Extract to read –
* * *
Head's Up! These forums are read-only. All users and content have migrated. Please join us at community.neo4j.com.
08-09-2019 02:49 AM
Hi
consider the following query which returns 2 different paths (Starting with Catalog:catalog-1
to SalesCategory:scat-o
) as expected
MATCH (c:Catalog { catalog_id: "catalog-1" }),(s:SalesCategory { sales_category_id: "scat-o" }), p = allShortestPaths((c)-[:HAS_CATEGORY|:HAS_SUBCATEGORY*]-(s))
RETURN DISTINCT p
now, we want to add some extra logic to filter the returned paths: nodes of the returned paths should not have any relation with some other nodes (we call it HideInStore nodes), here's the query:
MATCH (c:Catalog { catalog_id: "catalog-1" }),(s:SalesCategory { sales_category_id: "scat-o" }), p = allShortestPaths((c)-[:HAS_CATEGORY|:HAS_SUBCATEGORY*]-(s))
WITH c,s,p, ["his1","his99"] as his_values
OPTIONAL MATCH(h:HideInStore) where h.hide_in_store_id in his_values
WITH c,s,p,h
WHERE NONE (x in nodes (p) where ((x:SalesCategory)-[:HAS_CATEGORY_HIDE_IN_STORE]->(h)) )
RETURN DISTINCT p
here's the case: query works fine if it can find at least one path to return. but when there's no path to return, it will return all avaiable paths. so
I'd appreciate your review on my query. thanks.
Solved! Go to Solution.
08-12-2019 01:42 AM
Ah, I think I understand the problem.
I think you're expecting a list member check instead of an exact node check when checking if a node in the path has a path to h
.
You did an OPTIONAL MATCH to h
which resulted in two nodes...that multiplies out against your past matches, so for each path you matched previously, you'll get a row for that path where h
= his1, and another row for that path where h
= his2. In your pattern, your intent is that you don't want any node in the path to have a path matching the pattern to any h
, but that's not what your query is doing. It's evaluating it per h
. h
does not represent the collection of all nodes that matched that pattern. It represents a specific matched node per row.
So let's look at your paths.
Path1 goes through scat-a1
at the top. After your OPTIONAL MATCH there are now two rows for that path, one for h = his1 and the other for h = his2. During evaluation, looking at the row for h = his1, the predicate fails, because indeed there is a pattern match from one of those path nodes (scat-a1) to his1. So that row gets filtered out. But there's still the row with the same path where h = his2. And none of the nodes in the path has a relationship to his2, so the path is left unfiltered.
* * *
Data section –
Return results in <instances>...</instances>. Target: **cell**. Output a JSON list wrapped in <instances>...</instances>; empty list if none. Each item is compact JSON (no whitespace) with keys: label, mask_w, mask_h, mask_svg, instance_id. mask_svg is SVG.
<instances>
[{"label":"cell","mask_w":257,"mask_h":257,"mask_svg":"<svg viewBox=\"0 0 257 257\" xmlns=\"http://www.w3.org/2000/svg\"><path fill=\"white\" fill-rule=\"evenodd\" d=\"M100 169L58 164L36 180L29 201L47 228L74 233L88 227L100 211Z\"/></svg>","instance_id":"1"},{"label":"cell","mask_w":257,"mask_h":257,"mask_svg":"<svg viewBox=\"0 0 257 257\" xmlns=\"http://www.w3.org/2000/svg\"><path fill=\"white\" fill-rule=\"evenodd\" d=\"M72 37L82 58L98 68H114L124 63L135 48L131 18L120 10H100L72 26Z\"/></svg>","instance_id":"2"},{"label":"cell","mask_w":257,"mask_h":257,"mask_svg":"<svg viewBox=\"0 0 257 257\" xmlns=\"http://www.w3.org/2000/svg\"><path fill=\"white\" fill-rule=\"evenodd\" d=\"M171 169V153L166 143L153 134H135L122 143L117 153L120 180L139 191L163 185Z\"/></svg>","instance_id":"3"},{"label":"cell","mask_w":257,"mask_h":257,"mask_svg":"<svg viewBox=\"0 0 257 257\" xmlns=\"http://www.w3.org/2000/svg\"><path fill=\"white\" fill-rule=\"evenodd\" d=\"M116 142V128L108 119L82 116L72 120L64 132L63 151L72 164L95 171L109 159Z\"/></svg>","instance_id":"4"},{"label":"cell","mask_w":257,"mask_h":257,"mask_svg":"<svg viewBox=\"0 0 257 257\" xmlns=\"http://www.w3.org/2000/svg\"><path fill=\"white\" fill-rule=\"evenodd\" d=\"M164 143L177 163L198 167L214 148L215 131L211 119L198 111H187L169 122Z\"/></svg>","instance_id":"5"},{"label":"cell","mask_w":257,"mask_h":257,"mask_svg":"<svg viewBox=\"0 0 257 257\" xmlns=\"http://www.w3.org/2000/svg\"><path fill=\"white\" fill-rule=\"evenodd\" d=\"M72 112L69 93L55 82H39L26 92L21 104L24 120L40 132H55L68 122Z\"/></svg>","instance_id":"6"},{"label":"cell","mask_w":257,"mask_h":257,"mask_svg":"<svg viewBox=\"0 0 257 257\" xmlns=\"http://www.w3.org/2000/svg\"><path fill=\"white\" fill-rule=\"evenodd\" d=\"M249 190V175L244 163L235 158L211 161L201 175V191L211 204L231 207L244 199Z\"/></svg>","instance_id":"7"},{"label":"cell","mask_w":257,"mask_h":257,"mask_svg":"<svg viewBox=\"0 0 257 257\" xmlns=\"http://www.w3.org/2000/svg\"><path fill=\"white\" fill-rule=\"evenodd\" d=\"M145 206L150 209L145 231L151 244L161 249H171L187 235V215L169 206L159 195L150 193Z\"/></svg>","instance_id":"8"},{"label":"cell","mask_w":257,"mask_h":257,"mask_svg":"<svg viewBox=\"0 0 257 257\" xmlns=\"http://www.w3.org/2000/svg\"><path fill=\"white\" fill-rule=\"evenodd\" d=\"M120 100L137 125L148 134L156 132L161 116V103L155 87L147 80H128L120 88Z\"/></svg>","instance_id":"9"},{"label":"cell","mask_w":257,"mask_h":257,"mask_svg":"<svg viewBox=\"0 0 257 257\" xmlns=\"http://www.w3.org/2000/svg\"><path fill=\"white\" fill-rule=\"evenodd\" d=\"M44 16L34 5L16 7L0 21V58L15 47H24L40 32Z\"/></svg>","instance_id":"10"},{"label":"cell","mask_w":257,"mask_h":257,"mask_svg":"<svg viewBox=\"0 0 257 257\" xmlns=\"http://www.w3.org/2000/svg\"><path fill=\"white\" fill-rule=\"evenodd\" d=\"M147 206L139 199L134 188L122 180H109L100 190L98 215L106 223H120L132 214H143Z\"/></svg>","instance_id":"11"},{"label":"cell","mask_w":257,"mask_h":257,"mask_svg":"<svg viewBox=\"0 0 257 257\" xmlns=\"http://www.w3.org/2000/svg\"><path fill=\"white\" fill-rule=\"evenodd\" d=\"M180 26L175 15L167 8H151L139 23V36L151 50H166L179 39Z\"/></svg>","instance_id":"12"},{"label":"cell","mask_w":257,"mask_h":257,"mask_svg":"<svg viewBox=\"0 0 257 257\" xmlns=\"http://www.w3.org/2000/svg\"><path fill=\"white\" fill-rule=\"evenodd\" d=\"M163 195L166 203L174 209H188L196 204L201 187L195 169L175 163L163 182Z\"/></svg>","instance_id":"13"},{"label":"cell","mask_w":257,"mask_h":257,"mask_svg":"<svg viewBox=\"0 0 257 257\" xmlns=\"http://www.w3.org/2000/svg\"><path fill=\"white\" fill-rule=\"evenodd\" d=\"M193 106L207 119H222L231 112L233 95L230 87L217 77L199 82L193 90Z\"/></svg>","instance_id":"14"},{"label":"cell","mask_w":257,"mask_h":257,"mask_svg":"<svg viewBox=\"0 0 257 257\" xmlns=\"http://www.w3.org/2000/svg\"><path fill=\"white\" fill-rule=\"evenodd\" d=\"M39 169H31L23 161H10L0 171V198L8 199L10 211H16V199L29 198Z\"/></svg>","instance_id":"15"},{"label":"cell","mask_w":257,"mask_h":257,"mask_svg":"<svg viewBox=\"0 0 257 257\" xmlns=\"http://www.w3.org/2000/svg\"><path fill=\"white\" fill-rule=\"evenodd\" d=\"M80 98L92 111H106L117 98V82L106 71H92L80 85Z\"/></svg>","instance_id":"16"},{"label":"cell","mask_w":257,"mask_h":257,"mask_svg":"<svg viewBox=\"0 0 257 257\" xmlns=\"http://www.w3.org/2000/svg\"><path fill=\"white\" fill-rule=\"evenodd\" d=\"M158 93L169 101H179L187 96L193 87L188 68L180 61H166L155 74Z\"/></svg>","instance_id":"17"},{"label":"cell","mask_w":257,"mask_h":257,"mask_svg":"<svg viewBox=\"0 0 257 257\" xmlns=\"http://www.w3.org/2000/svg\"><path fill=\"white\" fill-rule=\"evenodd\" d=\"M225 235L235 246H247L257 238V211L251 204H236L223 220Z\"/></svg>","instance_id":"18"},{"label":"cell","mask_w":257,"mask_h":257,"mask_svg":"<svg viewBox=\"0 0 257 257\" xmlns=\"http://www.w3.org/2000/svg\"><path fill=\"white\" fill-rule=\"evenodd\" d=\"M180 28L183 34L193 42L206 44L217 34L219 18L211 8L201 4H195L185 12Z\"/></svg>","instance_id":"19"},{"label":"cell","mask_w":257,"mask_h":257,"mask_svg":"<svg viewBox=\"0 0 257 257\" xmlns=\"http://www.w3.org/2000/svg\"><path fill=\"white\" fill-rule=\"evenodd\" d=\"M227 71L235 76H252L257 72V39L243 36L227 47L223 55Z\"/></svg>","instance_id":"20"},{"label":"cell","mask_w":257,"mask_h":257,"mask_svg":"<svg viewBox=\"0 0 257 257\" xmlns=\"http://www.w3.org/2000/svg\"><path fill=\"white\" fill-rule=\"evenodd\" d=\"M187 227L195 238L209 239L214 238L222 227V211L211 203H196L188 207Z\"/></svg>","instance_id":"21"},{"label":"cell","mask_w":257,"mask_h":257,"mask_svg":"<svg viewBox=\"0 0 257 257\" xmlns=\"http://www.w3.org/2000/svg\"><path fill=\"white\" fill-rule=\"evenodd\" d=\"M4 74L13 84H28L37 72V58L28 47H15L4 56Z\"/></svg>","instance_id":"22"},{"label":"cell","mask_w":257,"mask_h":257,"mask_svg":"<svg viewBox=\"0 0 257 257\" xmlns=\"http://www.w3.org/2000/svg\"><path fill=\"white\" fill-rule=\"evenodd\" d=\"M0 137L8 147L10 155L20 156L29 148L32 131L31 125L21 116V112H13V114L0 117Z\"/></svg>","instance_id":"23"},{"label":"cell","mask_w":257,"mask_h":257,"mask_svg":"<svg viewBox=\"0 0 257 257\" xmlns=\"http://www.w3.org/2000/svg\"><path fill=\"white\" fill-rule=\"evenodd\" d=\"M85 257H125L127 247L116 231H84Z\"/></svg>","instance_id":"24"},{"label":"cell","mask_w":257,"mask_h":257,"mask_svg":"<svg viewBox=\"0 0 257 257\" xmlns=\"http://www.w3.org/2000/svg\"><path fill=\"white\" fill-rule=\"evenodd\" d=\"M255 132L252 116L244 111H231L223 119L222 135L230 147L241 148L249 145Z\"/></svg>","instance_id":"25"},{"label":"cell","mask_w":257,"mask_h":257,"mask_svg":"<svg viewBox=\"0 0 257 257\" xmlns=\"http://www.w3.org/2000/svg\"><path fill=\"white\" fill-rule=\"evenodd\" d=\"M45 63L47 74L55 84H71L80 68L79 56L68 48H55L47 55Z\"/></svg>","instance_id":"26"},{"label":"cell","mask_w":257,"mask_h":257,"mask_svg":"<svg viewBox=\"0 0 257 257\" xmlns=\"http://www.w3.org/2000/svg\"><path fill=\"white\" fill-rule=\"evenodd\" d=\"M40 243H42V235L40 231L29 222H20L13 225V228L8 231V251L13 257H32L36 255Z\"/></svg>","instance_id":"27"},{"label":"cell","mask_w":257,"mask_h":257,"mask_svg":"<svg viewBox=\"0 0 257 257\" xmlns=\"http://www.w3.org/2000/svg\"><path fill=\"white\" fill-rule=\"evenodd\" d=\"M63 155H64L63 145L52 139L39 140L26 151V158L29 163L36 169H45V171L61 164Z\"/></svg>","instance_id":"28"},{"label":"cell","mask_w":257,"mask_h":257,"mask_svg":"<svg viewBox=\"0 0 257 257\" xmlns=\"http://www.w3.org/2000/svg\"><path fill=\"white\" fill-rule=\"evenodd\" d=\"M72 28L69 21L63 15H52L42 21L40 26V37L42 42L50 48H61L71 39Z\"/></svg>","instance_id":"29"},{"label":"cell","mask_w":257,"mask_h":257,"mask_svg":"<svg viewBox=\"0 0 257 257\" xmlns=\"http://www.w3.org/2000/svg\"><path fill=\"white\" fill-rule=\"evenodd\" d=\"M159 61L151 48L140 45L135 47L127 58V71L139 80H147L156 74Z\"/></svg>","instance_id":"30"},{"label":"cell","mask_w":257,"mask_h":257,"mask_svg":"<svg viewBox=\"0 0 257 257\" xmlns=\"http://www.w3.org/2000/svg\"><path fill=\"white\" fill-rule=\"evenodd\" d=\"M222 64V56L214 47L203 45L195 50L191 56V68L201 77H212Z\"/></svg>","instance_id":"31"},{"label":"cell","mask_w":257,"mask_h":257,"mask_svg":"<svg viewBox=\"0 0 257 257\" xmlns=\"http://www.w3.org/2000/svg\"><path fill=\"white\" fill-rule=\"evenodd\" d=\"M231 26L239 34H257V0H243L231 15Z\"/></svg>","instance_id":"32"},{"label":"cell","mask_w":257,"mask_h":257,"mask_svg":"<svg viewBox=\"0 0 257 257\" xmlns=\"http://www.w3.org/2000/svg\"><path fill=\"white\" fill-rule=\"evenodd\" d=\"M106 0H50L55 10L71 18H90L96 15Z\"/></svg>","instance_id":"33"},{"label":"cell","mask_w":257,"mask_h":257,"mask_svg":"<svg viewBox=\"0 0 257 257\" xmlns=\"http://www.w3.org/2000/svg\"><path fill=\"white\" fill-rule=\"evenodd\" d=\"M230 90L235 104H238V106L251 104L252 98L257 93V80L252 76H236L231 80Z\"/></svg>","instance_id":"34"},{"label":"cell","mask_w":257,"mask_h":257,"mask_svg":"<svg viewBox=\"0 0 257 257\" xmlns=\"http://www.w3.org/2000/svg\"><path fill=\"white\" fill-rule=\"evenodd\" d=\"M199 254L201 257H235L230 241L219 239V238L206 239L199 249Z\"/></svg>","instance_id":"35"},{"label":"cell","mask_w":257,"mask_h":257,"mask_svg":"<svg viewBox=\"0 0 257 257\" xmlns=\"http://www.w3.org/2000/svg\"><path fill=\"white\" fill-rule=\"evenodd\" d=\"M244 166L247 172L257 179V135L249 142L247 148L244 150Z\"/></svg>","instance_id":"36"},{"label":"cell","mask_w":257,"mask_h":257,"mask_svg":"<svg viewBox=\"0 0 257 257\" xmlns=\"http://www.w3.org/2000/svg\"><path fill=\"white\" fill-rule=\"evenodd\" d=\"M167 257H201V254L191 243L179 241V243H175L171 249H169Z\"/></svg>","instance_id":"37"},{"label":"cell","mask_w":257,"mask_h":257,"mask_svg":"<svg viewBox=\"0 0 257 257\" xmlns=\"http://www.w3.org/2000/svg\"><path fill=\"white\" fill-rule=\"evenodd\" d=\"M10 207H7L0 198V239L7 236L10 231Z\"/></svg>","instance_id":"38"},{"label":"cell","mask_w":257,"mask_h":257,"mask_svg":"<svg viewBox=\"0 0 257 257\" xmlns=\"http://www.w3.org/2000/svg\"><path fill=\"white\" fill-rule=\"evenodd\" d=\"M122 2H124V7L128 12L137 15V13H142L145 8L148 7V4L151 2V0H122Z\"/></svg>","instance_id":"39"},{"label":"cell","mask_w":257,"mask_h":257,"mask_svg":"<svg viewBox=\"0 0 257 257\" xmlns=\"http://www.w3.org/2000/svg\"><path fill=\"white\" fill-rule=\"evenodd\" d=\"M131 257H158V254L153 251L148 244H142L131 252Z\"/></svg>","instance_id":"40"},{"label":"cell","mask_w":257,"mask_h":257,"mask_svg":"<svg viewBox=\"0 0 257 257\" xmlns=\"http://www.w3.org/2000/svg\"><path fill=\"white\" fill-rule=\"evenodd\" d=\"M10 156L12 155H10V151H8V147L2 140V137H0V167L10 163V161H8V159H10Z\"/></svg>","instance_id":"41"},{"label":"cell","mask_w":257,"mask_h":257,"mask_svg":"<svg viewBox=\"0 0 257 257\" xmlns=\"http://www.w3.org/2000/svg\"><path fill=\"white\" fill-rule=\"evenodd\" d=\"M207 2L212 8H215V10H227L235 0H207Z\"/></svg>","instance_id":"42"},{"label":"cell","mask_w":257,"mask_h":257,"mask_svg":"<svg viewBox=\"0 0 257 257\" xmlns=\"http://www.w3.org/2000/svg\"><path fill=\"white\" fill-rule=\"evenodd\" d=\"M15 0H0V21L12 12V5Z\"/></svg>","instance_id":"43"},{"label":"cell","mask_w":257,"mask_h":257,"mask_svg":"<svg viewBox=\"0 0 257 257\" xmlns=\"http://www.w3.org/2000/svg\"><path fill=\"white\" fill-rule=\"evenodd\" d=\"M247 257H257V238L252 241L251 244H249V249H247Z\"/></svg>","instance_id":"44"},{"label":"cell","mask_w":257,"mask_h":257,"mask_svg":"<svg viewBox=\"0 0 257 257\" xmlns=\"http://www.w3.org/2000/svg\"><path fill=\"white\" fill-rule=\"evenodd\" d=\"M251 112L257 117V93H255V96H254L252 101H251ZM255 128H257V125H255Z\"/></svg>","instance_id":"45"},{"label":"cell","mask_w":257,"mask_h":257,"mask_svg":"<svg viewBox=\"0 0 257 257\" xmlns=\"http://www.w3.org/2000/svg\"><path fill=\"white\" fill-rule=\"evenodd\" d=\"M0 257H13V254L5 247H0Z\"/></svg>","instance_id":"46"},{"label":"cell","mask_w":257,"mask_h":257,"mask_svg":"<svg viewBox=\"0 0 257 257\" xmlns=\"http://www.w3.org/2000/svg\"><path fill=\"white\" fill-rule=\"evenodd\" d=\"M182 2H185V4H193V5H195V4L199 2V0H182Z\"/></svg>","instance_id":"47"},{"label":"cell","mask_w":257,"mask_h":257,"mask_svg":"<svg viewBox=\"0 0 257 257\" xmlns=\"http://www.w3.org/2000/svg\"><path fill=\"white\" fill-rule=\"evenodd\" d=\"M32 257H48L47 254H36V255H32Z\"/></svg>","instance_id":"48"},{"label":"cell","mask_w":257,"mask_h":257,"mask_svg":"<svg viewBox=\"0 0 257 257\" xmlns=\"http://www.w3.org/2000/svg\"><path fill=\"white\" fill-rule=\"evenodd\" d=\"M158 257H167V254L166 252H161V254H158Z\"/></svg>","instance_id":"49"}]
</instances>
* * *
Goal A – In the Neo4j forum thread, what does the query return when there is no path to return?
Goal B – Please return the part of the Neo4j forum thread starting with "You did an OPTIONAL" and going on through "node per row.".
Goal C – Resume the Neo4j forum thread, on filtering returned paths in a query, from the point where it stops.
The lines are a separate set of material from the Neo4j forum thread.

Response A – It returns all available paths.

Response B –
You did an OPTIONAL MATCH to h
which resulted in two nodes...that multiplies out against your past matches, so for each path you matched previously, you'll get a row for that path where h
= his1, and another row for that path where h
= his2. In your pattern, your intent is that you don't want any node in the path to have a path matching the pattern to any h
, but that's not what your query is doing. It's evaluating it per h
. h
does not represent the collection of all nodes that matched that pattern. It represents a specific matched node per row.

Response C –
The opposite happens for the two rows going through scat-a2. The row where h = his2 gets filtered out, but the row where h = his1 remains.
This is something you need to keep in mind...variables for nodes in your query represent a single node per row. What you did with that OPTIONAL MATCH was basically a cross product of the results of that OPTIONAL MATCH with the previous results.
To accomplish what you really want, you need to collect the nodes to exclude, and use that collection in your predicate. And it would actually be easier to collect() not the :HideInStore nodes, but the :SalesCategory nodes that connect to them, that way your none()
predicate only has to ensure that none of the nodes in the path is in the excluded nodes collection. Try this:
OPTIONAL MATCH (h:HideInStore)<-[:HAS_CATEGORY_HIDE_IN_STORE]-(x:SalesCategory)
WHERE h.hide_in_store_id in ["his1","his99"]
WITH collect(DISTINCT x) as excluded
MATCH (c:Catalog { catalog_id: "catalog-1" }),(s:SalesCategory { sales_category_id: "scat-o" }), p = allShortestPaths((c)-[:HAS_CATEGORY|:HAS_SUBCATEGORY*]-(s))
WITH c,s,p
WHERE none(x IN nodes(p) WHERE x IN excluded)
RETURN DISTINCT p
08-09-2019 12:29 PM
That's a strange thing. Could we get, after the last WITH clause, the result of:
RETURN size([x in nodes (p) where (x:SalesCategory)-[:HAS_CATEGORY_HIDE_IN_STORE]->(h)]),
NONE (x in nodes (p) where (x:SalesCategory)-[:HAS_CATEGORY_HIDE_IN_STORE]->(h) )
08-10-2019 01:16 AM
Hi Andrew, & thanks for the response.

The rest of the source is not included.